*** Block opens ***

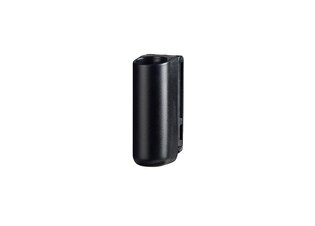 ASP® Envoy® 40 Teleskopschlagstock-Holster Gürtelhalterung
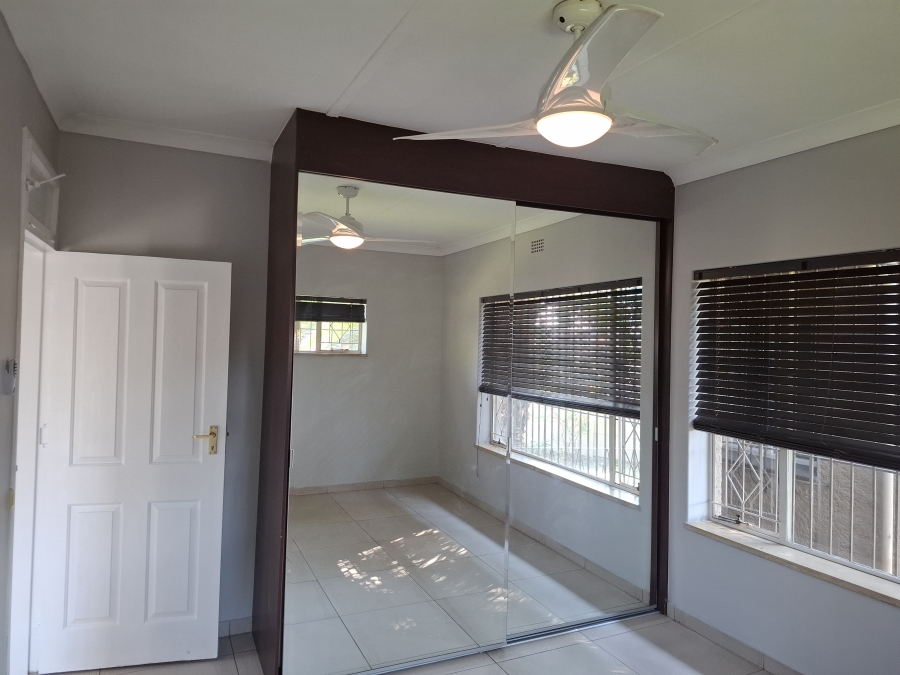 To Let 3 Bedroom Property for Rent in Edenvale Central Gauteng
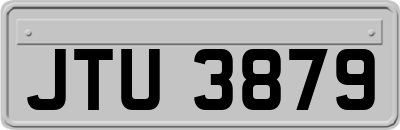 JTU3879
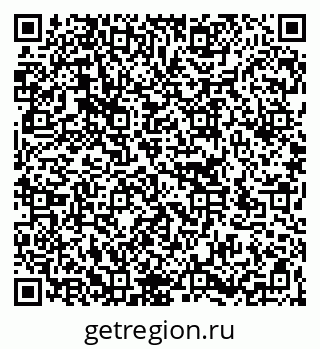 79266165211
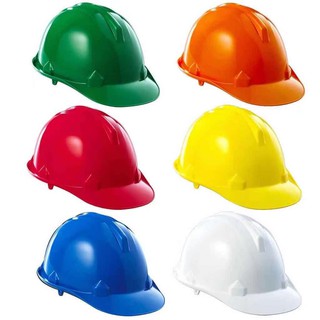 SAFETY Hard Hat Safety Helmet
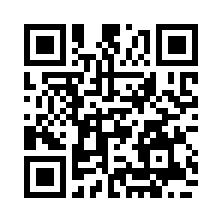 QR Code for 36E5SMPNNFmny35izmCDDHhgASHsQpLNUB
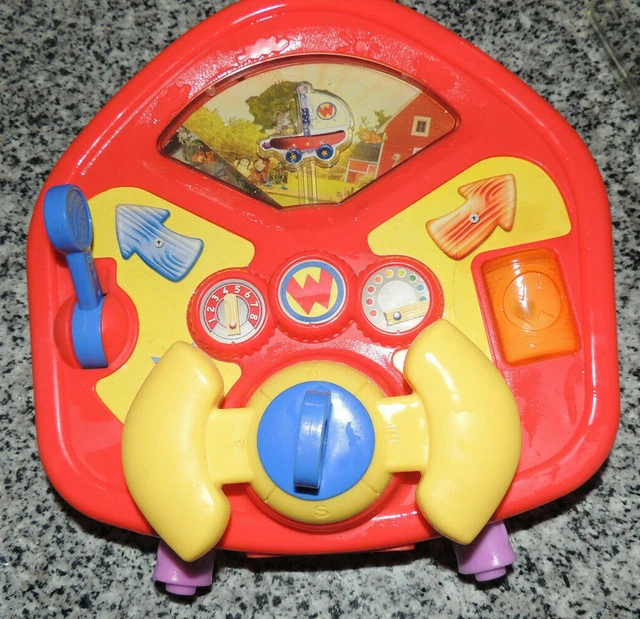 is grand highlander a good car
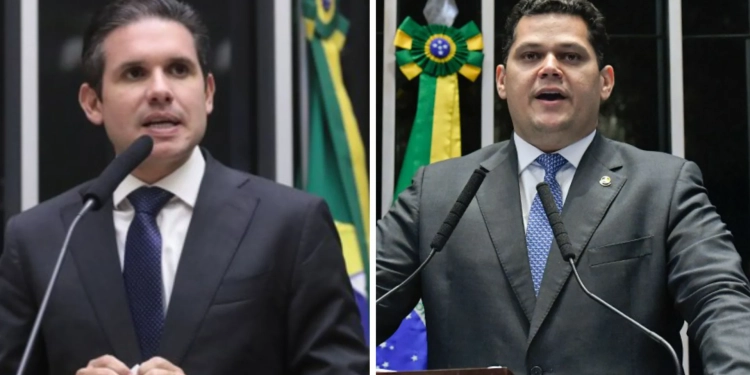 Sobretaxa de Trump ao Brasil de 50% Gera Crise Diplomática e Silêncio no Congresso Nacional 1 GAZETA MERCANTIL Sobretaxa De Trump Ao Brasil De 50% Gera Crise Diplomática E Silêncio No Congresso Nacional Gazeta Mercantil - Política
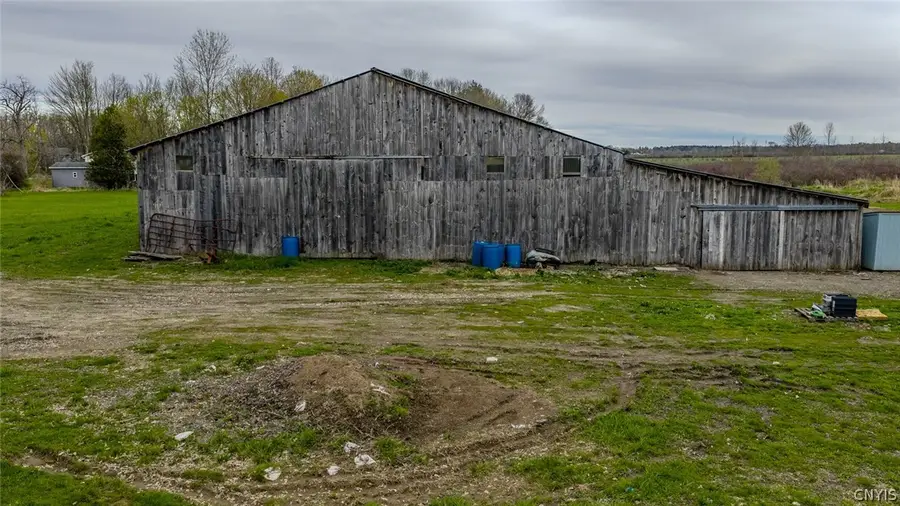 3330 State Route 31, Canastota, NY 13032 - #2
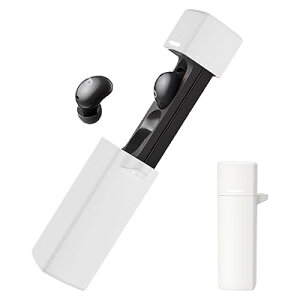 Anker Soundcore A30I p P[X Jo[ VRیP[X[d֗ Sʕی앴h~~ yʃLYh~ X ^ s ϏՌ ho-zCg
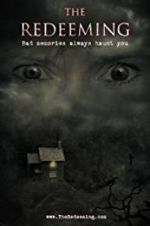 Watch The Redeeming 123movies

*** Block closes ***

## Activity
Set the records down again precisely, skipping every image.

## Problem solution
 ASP® Envoy® 40 Teleskopschlagstock-Holster Gürtelhalterung
 To Let 3 Bedroom Property for Rent in Edenvale Central Gauteng
 JTU3879
 79266165211
 SAFETY Hard Hat Safety Helmet
 QR Code for 36E5SMPNNFmny35izmCDDHhgASHsQpLNUB
 is grand highlander a good car
 Sobretaxa de Trump ao Brasil de 50% Gera Crise Diplomática e Silêncio no Congresso Nacional 1 GAZETA MERCANTIL Sobretaxa De Trump Ao Brasil De 50% Gera Crise Diplomática E Silêncio No Congresso Nacional Gazeta Mercantil - Política
 3330 State Route 31, Canastota, NY 13032 - #2
 Anker Soundcore A30I p P[X Jo[ VRیP[X[d֗ Sʕی앴h~~ yʃLYh~ X ^ s ϏՌ ho-zCg
 Watch The Redeeming 123movies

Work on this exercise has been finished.